---------- Reading text

Work began in 1902 on the Royal Edward Dock, a major expansion of the docks, completed in 1908. Land required for the expansion necessitated the closure of the original station, and from 1902 all trains terminated at Avonmouth Dock station (renamed "Avonmouth" in 1966). However, the Avonmouth Hotel adjacent to the original station remained open. It provided accommodation for many Europeans emigrating to the Americas via Avonmouth, and during the First World War it housed the Women's Army Auxiliary Corps. It was finally demolished in 1926 when the Royal Edward Dock was expanded.

Between 1919 and 1926, the Portway was built, providing more direct road access to Avonmouth from Bristol.

Shirehampton had become a separate parish in 1844, and a Church of England chapel was established in the new settlement of Avonmouth late in the nineteenth century. Avonmouth became a separate parish in 1917. Avonmouth's first church, completed in 1934, was bombed by the Luftwaffe in 1941 during the Second World War, in one of the six major raids of the Bristol Blitz. It was rebuilt in 1957.

In December 1971, the M5 motorway was opened to Avonmouth, and extended south into Somerset when the Avonmouth Bridge was opened in May 1974.

On 3 December 2020, four people were killed in an explosion at the water treatment plant.

== Local places of interest ==

=== Avonmouth Sewage Works Nature Reserve ===
The 10 ha Avonmouth Sewage Treatment Works is managed as a nature reserve by Wessex Water. The human-made lagoons and a pool provide a feeding and resting area for many birds including ducks such as pochard, tufted duck, teal and shoveler. The rough grassland provides a refuge for great crested newt, voles and other small mammals, which are preyed upon by kestrels and barn owls.

=== The Range Distribution Centre ===
Avonmouth is home to the largest single footprint warehouse in the United Kingdom, a 1,250,000 sq ft portal frame building operated by The Range as a distribution centre. The enormous building occupies 55 acres of land and is part of the Central Park project located close to the Severn estuary shoreline. Previously, the largest single footprint warehouse in the United Kingdom was a building operated by Amazon in Dunfermline, Scotland which covers 1,000,000 sq ft.

=== Lawrence Weston Wind Turbine ===

The Lawrence Weston Wind Turbine is located in Avonmouth near the Seabank Power Station. Standing at 150 m tall, it is the tallest onshore wind turbine in England. It is owned by the community of Lawrence Weston through a charity group called Ambition Lawrence Weston, where the revenue earned from selling its generated electricity is then used given back to the community to fund projects.

--------------------

Task goal
Transcribe the part of the Avonmouth text between "The Lawrence Weston" and "to fund projects.", inclusive. The material that comes next is separate from the Avonmouth text.

---------- The data

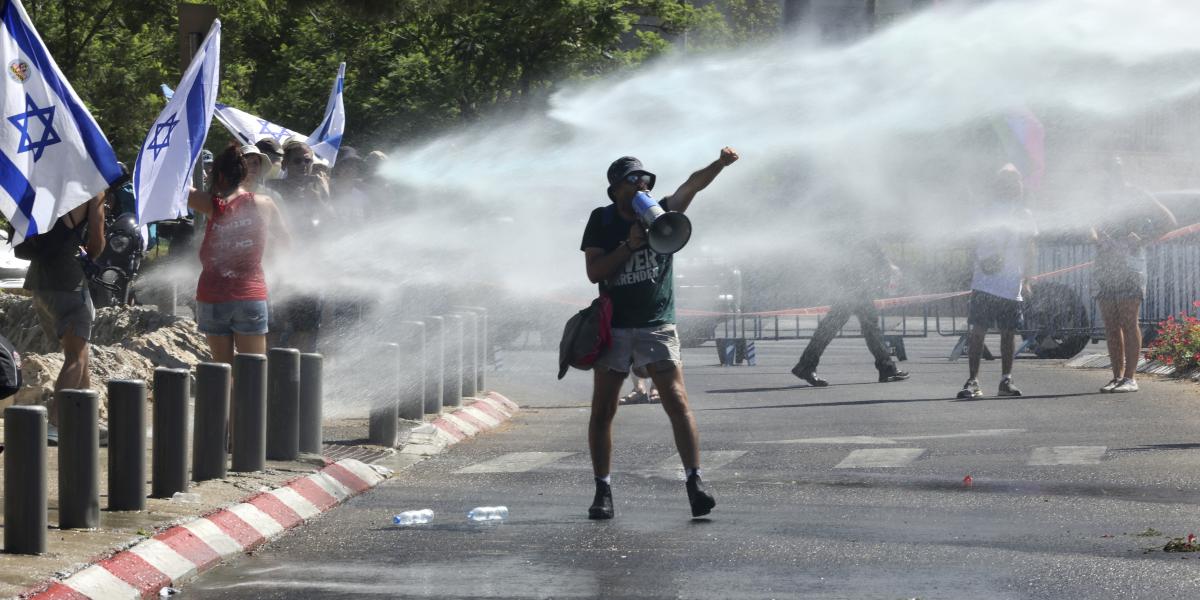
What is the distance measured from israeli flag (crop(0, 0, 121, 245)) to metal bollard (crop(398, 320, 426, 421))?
453cm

--------------------

Answer to this task
The Lawrence Weston Wind Turbine is located in Avonmouth near the Seabank Power Station. Standing at 150 m tall, it is the tallest onshore wind turbine in England. It is owned by the community of Lawrence Weston through a charity group called Ambition Lawrence Weston, where the revenue earned from selling its generated electricity is then used given back to the community to fund projects.